** START Page text **

NSF Award Search: Award # 2311830 - Collaborative Research: Frameworks: Performance Engineering Scientific Applications with MVAPICH and TAU using Emerging Communication Primitives

Award Abstract # 2311830

Collaborative Research: Frameworks: Performance Engineering Scientific Applications with MVAPICH and TAU using Emerging Communication Primitives

NSF Org:	OAC Office of Advanced Cyberinfrastructure (OAC)
Recipient:	OHIO STATE UNIVERSITY, THE
Initial Amendment Date:	May 3, 2023
Latest Amendment Date:	May 3, 2023
Award Number:	2311830
Award Instrument:	Standard Grant
Program Manager:	Varun Chandola vchandol@nsf.gov (703)292-2656 OAC Office of Advanced Cyberinfrastructure (OAC) CSE Directorate for Computer and Information Science and Engineering
Start Date:	September 1, 2023
End Date:	August 31, 2026 (Estimated)
Total Intended Award Amount:	$900,000.00
Total Awarded Amount to Date:	$900,000.00
Funds Obligated to Date:	FY 2023 = $900,000.00
History of Investigator:	Dhabaleswar Panda (Principal Investigator) panda.2@osu.edu Hari Subramoni (Co-Principal Investigator) Aamir Shafi (Co-Principal Investigator)
Recipient Sponsored Research Office:	Ohio State University 1960 KENNY RD COLUMBUS OH US 43210-1016 (614)688-8735
Sponsor Congressional District:	03
Primary Place of Performance:	Ohio State University 1960 KENNY RD COLUMBUS OH US 43210-1016
Primary Place of Performance Congressional District:	03
Unique Entity Identifier (UEI):	DLWBSLWAJWR1
Parent UEI:	MN4MDDMN8529
NSF Program(s):	Software Institutes
Primary Program Source:	01002324DB NSF RESEARCH & RELATED ACTIVIT
Program Reference Code(s):	077Z, 4444, 8004
Program Element Code(s):	800400
Award Agency Code:	4900
Fund Agency Code:	4900
Assistance Listing Number(s):	47.070

ABSTRACT

Earthquake hazards pose potentially life-threatening risks to communities and cause significant economic damage. Numerical simulations of earthquakes on large-scale supercomputers are emerging as key to guiding the infrastructure and policy decisions as a result of earthquake modeling. These seismic and other codes including simulations involving Fast Fourier Transform (FFT) distribute the processing across a large number of compute nodes in a supercomputer. Optimizing the communication between nodes is key to achieving good performance but it is a daunting task given the scale of execution. The MVAPICH communication library that implements the Message Passing Interface (MPI) and the TAU Performance System, a profiling tool to observe the communication, will be tightly coupled to assess the performance impact of tuning these codes during execution. These libraries will share key performance parameters and optimize the communication in these applications to improve the time to solution. Performance-engineered versions of these codes will help drive the next generation of earthquake forecasting and help improve our understanding of seismic events to reduce risks to population centers and the environment. The research will enable undergraduate and graduate curriculum advancements via research in pedagogy for High Performance Computing (HPC), Deep/Machine Learning, and Data Analytics courses. The results will also be disseminated to the collaborating organizations of the investigators to impact their HPC software applications.

** END Page text **

▶ **Written problem A**: Based on the award page, say whether each statement agrees with it, answering yes or no and quoting the deciding words: (i) The award's end date is given as an estimate. (ii) The TAU Performance System implements the Message Passing Interface. (iii) The research is meant to advance only graduate curriculum.
▶ **Written problem B**: Output the stretch of the records from the line containing "From this angle, does" through the end of the records, word for word, with the pictures left out.
The records are unrelated to the award page.

** START Given entries **

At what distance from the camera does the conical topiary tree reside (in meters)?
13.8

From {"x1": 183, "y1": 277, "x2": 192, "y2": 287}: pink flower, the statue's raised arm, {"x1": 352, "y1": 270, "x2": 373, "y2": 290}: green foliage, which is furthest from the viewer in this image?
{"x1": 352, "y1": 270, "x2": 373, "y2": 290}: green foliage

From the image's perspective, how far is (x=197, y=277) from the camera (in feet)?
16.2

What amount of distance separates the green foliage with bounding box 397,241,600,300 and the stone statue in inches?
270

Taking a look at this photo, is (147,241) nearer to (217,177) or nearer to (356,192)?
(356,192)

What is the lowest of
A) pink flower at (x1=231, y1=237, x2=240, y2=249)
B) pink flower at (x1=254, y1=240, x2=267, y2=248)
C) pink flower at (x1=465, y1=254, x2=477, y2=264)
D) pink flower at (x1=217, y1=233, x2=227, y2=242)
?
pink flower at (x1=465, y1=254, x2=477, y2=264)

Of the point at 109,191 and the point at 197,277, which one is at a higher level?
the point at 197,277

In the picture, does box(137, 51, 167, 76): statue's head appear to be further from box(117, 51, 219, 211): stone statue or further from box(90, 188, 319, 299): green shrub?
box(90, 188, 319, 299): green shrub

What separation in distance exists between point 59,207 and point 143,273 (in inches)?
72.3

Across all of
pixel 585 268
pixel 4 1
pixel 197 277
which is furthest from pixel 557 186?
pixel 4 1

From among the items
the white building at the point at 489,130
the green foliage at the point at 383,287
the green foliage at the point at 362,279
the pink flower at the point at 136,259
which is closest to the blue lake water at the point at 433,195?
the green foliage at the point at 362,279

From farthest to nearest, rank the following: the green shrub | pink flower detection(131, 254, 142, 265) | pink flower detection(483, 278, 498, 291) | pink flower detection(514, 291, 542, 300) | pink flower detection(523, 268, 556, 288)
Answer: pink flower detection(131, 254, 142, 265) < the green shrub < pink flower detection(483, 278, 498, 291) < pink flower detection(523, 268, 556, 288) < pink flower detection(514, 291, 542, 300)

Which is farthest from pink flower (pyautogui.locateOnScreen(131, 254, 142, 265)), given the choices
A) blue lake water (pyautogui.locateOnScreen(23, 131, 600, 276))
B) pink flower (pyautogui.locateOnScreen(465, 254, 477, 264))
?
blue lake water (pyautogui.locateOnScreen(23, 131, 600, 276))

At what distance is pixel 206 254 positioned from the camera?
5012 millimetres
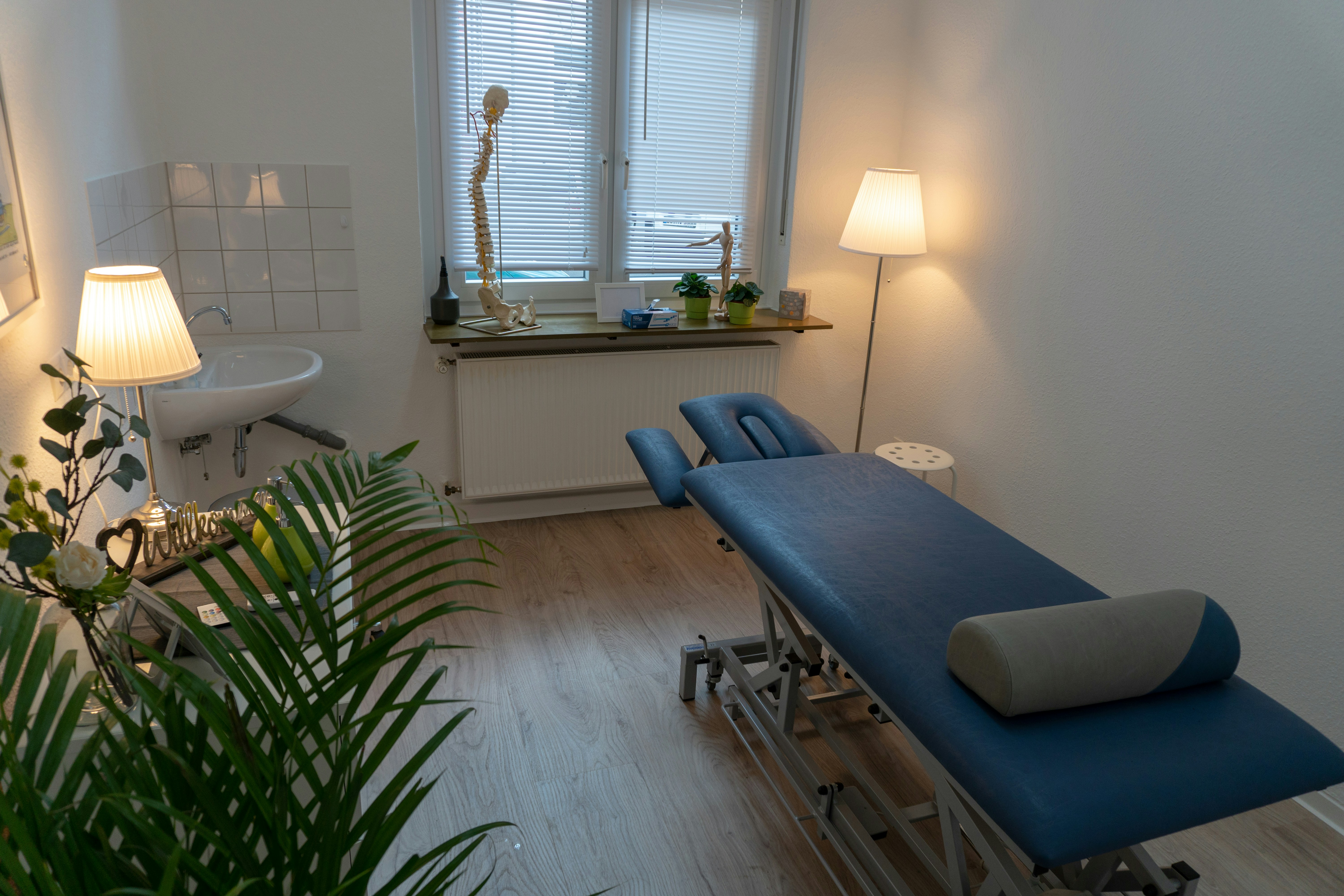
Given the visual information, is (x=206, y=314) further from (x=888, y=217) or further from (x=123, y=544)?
(x=888, y=217)

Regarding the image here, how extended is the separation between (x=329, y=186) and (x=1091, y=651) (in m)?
2.72

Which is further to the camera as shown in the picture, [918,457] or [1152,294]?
[918,457]

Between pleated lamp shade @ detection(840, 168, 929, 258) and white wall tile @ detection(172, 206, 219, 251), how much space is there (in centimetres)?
218

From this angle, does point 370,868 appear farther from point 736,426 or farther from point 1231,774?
point 736,426

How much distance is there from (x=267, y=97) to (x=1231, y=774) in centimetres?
307

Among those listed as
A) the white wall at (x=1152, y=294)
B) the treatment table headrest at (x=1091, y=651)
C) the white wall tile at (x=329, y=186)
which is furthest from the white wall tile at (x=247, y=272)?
the treatment table headrest at (x=1091, y=651)

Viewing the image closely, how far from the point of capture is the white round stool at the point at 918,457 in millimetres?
3039

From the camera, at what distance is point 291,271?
3035mm

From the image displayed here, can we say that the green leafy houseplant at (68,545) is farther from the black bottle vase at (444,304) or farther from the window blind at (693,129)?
the window blind at (693,129)

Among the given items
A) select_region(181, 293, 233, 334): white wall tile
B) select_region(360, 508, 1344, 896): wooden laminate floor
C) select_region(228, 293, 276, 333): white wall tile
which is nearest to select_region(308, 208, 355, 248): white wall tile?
select_region(228, 293, 276, 333): white wall tile

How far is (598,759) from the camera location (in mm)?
2219

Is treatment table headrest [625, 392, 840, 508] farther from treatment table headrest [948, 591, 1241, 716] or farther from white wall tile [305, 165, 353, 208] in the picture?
white wall tile [305, 165, 353, 208]

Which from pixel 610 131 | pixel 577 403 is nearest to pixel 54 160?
pixel 577 403

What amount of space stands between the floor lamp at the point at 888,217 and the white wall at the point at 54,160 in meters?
2.32
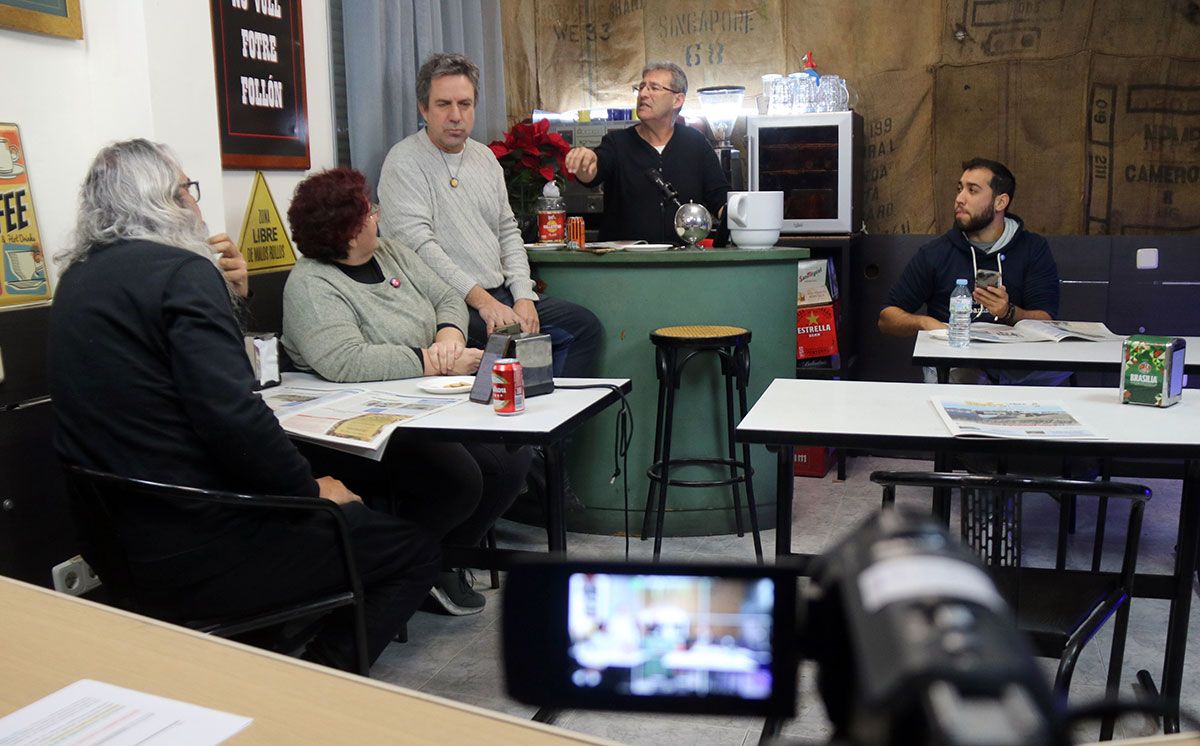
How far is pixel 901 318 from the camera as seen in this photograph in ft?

** END Given entries **

▶ **Written answer A**:
(i) Yes: "August 31, 2026 (Estimated)"
(ii) No: "The MVAPICH communication library that implements the Message Passing Interface (MPI) and the TAU Performance System, a profiling tool to observe the communication"
(iii) No: "The research will enable undergraduate and graduate curriculum advancements"

▶ **Written answer B**:
From this angle, does point 370,868 appear farther from point 736,426 or farther from point 1231,774?
point 736,426

How much distance is there from (x=267, y=97) to (x=1231, y=774) in centimetres?
307

Among those listed as
A) the white wall at (x=1152, y=294)
B) the treatment table headrest at (x=1091, y=651)
C) the white wall tile at (x=329, y=186)
which is furthest from the white wall tile at (x=247, y=272)?
the treatment table headrest at (x=1091, y=651)

Viewing the image closely, how far from the point of capture is the white round stool at the point at 918,457 in millimetres?
3039

From the camera, at what distance is point 291,271?
3035mm

From the image displayed here, can we say that the green leafy houseplant at (68,545) is farther from the black bottle vase at (444,304) or farther from the window blind at (693,129)?
the window blind at (693,129)

Among the given items
A) select_region(181, 293, 233, 334): white wall tile
B) select_region(360, 508, 1344, 896): wooden laminate floor
C) select_region(228, 293, 276, 333): white wall tile
which is nearest to select_region(308, 208, 355, 248): white wall tile?
select_region(228, 293, 276, 333): white wall tile

How far is (598,759) from the camera location (in mm)?
2219

Is treatment table headrest [625, 392, 840, 508] farther from treatment table headrest [948, 591, 1241, 716] or farther from white wall tile [305, 165, 353, 208] in the picture?
white wall tile [305, 165, 353, 208]

Which from pixel 610 131 | pixel 577 403 is nearest to pixel 54 160?
pixel 577 403

What amount of space stands between the floor lamp at the point at 888,217 and the white wall at the point at 54,160 in meters?
2.32
How far is pixel 901 318 from the camera as seen in this photograph in ft?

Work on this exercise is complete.